Current state: Accepted

ISSUE: https://github.com/milvus-io/milvus/issues/5218

PRs: 

Keywords: Kafka

Released: with Milvus 2.1 

Authors:  


Motivation

The log broker is a pub-sub system within Milvus, It is responsible for streaming data persistence,  event notification, recovery etc.  Now Milvus cluster mode uses Pulsar as a log broker, and standalone mode uses RocksDB. 

Apache Kafka is a distributed event store and stream-processing platform, and it is a popular solution for data streaming needs.  Many community users expect Milvus to support Kafka because they have already used it in the production environment.

Image Source

Summary

 Milvus supports Kafka as a message stream,  we can use the configuration option to decide to use Pulsar or Kafka on cluster mode. 

milvus.yaml
kafka:
  brokers:
	- localhost:9092

Design Details

Configuration

If we want to enable Kafka, need to config it in milvus.yaml file, Pulsar is also.  when Kafka and Pulsar config at the same time, Pulsar has higher priority use. 
 

Kafka Client SDK

We tried using sarama and confluent-kafka-go in our development and found that there was basically no difference in the producer. But there is a big difference when using consumer groups. 

Sarama uses consumer group needs to implement Sarama interfaces. it is very difficult to control and hard to seek.

confulent-kafka-go use consumer group to consume messages just a function.

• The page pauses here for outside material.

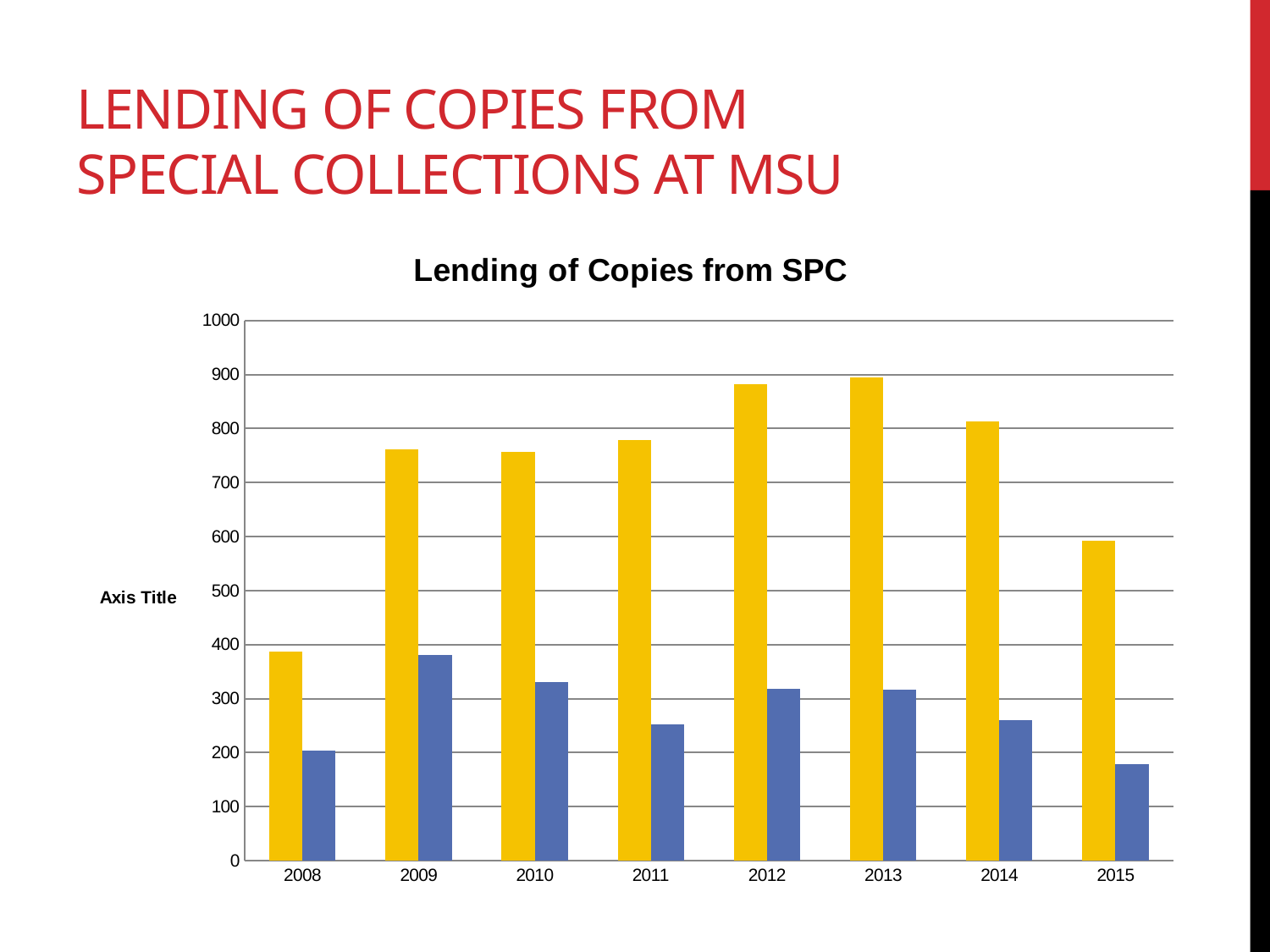
What is the title of the chart? Lending of Copies from SPC Is the yellow bar for 2015 greater or less than 700? less How many years are shown on the x axis of the chart? 8 Which year has the lowest blue bar? 2015 Is the blue bar for 2008 greater or less than 300? less Is the yellow bar for 2012 greater or less than 800? greater Which is larger, the yellow bar for 2012 or the yellow bar for 2015? 2012 What kind of chart is shown on the slide? bar chart Do the yellow bars rise or fall from 2013 to 2015? fall Which year has the highest blue bar? 2009 Which year has the lowest yellow bar? 2008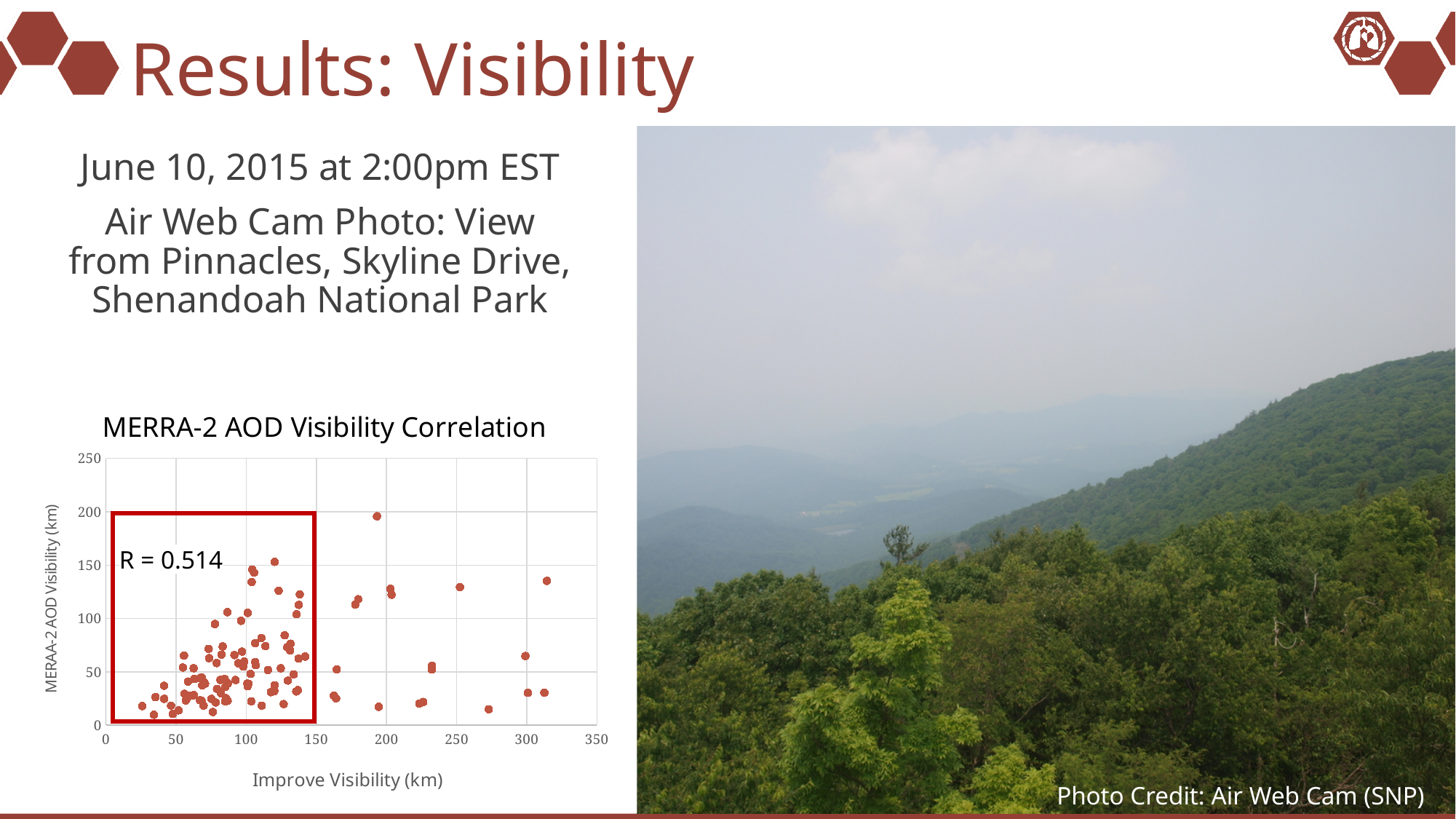
Is the largest Improve Visibility value of any plotted point greater or less than 350? less Is the lowest plotted MERRA-2 AOD Visibility value greater or less than 50? less What is the title of the chart on the slide? MERRA-2 AOD Visibility Correlation What type of chart is shown on the slide? scatter chart Is the highest plotted MERRA-2 AOD Visibility value greater or less than 250? less What correlation coefficient R is printed on the chart? R = 0.514 What is the label of the x axis of the chart? Improve Visibility (km)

It is very simple to use. This function allows you to directly set the offset from which to start consumption.


Interface Implementation

Note:  in order to provide a unified MQ interface,  We will remove a series of Reader API from MsgSream interface, actually Kafka does not support Reader API and it also is implemented by Consumer API.


Implement Kafka consumer based on the following interface:

kafka_consumer.go
// Consumer is the interface that provides operations of a consumer
type Consumer interface {
	// returns the subscription for the consumer
	Subscription() string

	// Message channel
	Chan() <-chan Message

	// Seek to the uniqueID position
	Seek(MessageID, bool) error //nolint:govet

	// Ack make sure that msg is received
	Ack(Message)

	// Close consumer
	Close()

	// GetLatestMsgID return the latest message ID
	GetLatestMsgID() (MessageID, error)
}

Implement Kafka producer based on the following interface:

kafka_producer.go
// Producer is the interface that provides operations of producer
type Producer interface {
	// return the topic which producer is publishing to
	//Topic() string

	// publish a message
	Send(ctx context.Context, message *ProducerMessage) (MessageID, error)

	Close()
}


on the other hand,  we must provide a configurable ability for MQ clients, so  SetParams API will be replaced by Init API.

mq_factory.go
type Factory interface {
	#SetParams(params map[string]interface{}) error
	Init(params *paramtable.ComponentParam) error
}


Deployments

  • standalone
    • docker

      dev/docker-compose.yml
      version: '3.5'
      
      services:
        zookeeper:
          image: 'bitnami/zookeeper:3.6.3'
          ports:
            - '2181:2181'
          environment:
            - ALLOW_ANONYMOUS_LOGIN=yes
        kafka:
          image: 'bitnami/kafka:3.1.0'
          ports:
            - '9092:9092'
          environment:
            - KAFKA_BROKER_ID=0
            - KAFKA_CFG_LISTENERS=PLAINTEXT://:9092
            - KAFKA_CFG_ADVERTISED_LISTENERS=PLAINTEXT://127.0.0.1:9092
            - KAFKA_CFG_ZOOKEEPER_CONNECT=zookeeper:2181
            - ALLOW_PLAINTEXT_LISTENER=yes
            - KAFKA_CFG_MAX_PARTITION_FETCH_BYTES=5242880
            - KAFKA_CFG_MAX_REQUEST_SIZE=5242880
            - KAFKA_CFG_MESSAGE_MAX_BYTES=5242880
            - KAFKA_CFG_REPLICA_FETCH_MAX_BYTES=5242880
            - KAFKA_CFG_FETCH_MESSAGE_MAX_BYTES=5242880
          depends_on:
            - zookeeper
      
      networks:
        default:
          name: milvus_dev
  • Cluster
    • Helm Chart
    • Operator


Test Plan

  • pass the ut
  • performance testing
  • chaos testing